- TASK GOAL: In the NumPy text, how does the performance of np.cumsum() and np.cumprod() scale?

- TEXT BLOCK:
## begin

NumPy - np.cumsum() and np.cumprod()

• `np.cumsum()` and `np.cumprod()` compute running totals and products across arrays, essential for time-series analysis, financial calculations, and statistical transformations

Key Insights

np.cumsum() and np.cumprod() compute running totals and products across arrays, essential for time-series analysis, financial calculations, and statistical transformations • Both functions support multi-dimensional operations with axis control, enabling column-wise or row-wise cumulative calculations on matrices • Performance scales linearly O(n) and handles large datasets efficiently, but memory usage doubles when not using in-place operations on existing arrays

Understanding Cumulative Operations

Cumulative operations transform sequences by computing running aggregates. np.cumsum() calculates cumulative sums where each element represents the sum of all previous elements including itself. np.cumprod() does the same for products. These operations appear frequently in financial modeling (running balances, compound returns), signal processing (integration), and probability distributions (cumulative distribution functions).

## end

- EXCERPTED DATA:

## begin

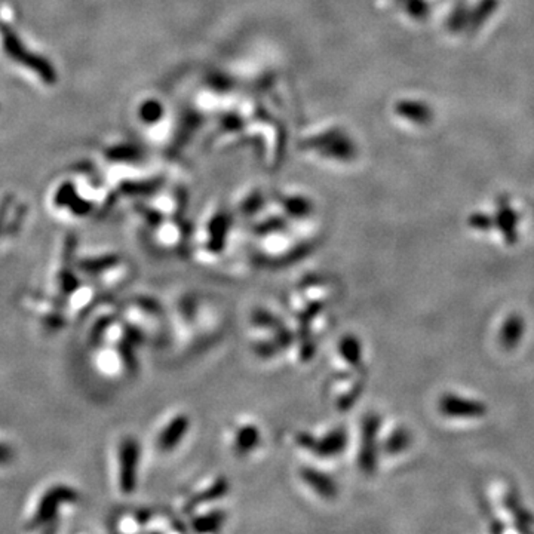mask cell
<instances>
[{"mask_svg": "<svg viewBox=\"0 0 534 534\" xmlns=\"http://www.w3.org/2000/svg\"><path fill=\"white\" fill-rule=\"evenodd\" d=\"M297 444L301 448L312 450L320 457H336L340 453H343L346 447V432L342 427H336L328 430L321 437H312L309 434H300L297 437Z\"/></svg>", "mask_w": 534, "mask_h": 534, "instance_id": "1", "label": "cell"}, {"mask_svg": "<svg viewBox=\"0 0 534 534\" xmlns=\"http://www.w3.org/2000/svg\"><path fill=\"white\" fill-rule=\"evenodd\" d=\"M120 460V488L125 493H132L137 484L139 446L132 438L125 439L119 448Z\"/></svg>", "mask_w": 534, "mask_h": 534, "instance_id": "2", "label": "cell"}, {"mask_svg": "<svg viewBox=\"0 0 534 534\" xmlns=\"http://www.w3.org/2000/svg\"><path fill=\"white\" fill-rule=\"evenodd\" d=\"M189 417L184 414H178L174 418L169 420L166 426L162 429L161 434H159L157 444L159 448L164 451H171L177 446L181 444V441L184 439L189 432Z\"/></svg>", "mask_w": 534, "mask_h": 534, "instance_id": "3", "label": "cell"}, {"mask_svg": "<svg viewBox=\"0 0 534 534\" xmlns=\"http://www.w3.org/2000/svg\"><path fill=\"white\" fill-rule=\"evenodd\" d=\"M300 478L317 496L324 498H334L337 496V485L334 480L321 471L315 468H303L300 471Z\"/></svg>", "mask_w": 534, "mask_h": 534, "instance_id": "4", "label": "cell"}, {"mask_svg": "<svg viewBox=\"0 0 534 534\" xmlns=\"http://www.w3.org/2000/svg\"><path fill=\"white\" fill-rule=\"evenodd\" d=\"M260 442V430L254 425H241L233 434V447L236 453H249Z\"/></svg>", "mask_w": 534, "mask_h": 534, "instance_id": "5", "label": "cell"}, {"mask_svg": "<svg viewBox=\"0 0 534 534\" xmlns=\"http://www.w3.org/2000/svg\"><path fill=\"white\" fill-rule=\"evenodd\" d=\"M227 490H229L227 481H224L221 478L215 480L211 485H208V488H205V490H202V492L193 496L184 508H186V510L199 508L201 505H205L208 502H212V500H217L219 497L224 496L227 493Z\"/></svg>", "mask_w": 534, "mask_h": 534, "instance_id": "6", "label": "cell"}, {"mask_svg": "<svg viewBox=\"0 0 534 534\" xmlns=\"http://www.w3.org/2000/svg\"><path fill=\"white\" fill-rule=\"evenodd\" d=\"M224 521V514L220 510H212L208 514H201L193 519L191 526L196 531H215L219 530Z\"/></svg>", "mask_w": 534, "mask_h": 534, "instance_id": "7", "label": "cell"}, {"mask_svg": "<svg viewBox=\"0 0 534 534\" xmlns=\"http://www.w3.org/2000/svg\"><path fill=\"white\" fill-rule=\"evenodd\" d=\"M338 354L343 361L350 363V366H355L361 359L358 340L354 337H343L338 343Z\"/></svg>", "mask_w": 534, "mask_h": 534, "instance_id": "8", "label": "cell"}, {"mask_svg": "<svg viewBox=\"0 0 534 534\" xmlns=\"http://www.w3.org/2000/svg\"><path fill=\"white\" fill-rule=\"evenodd\" d=\"M8 457H9V451H8V450H5L3 447H0V460L8 459Z\"/></svg>", "mask_w": 534, "mask_h": 534, "instance_id": "9", "label": "cell"}]
</instances>
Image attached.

## end

- REPLY: Linearly, O(n).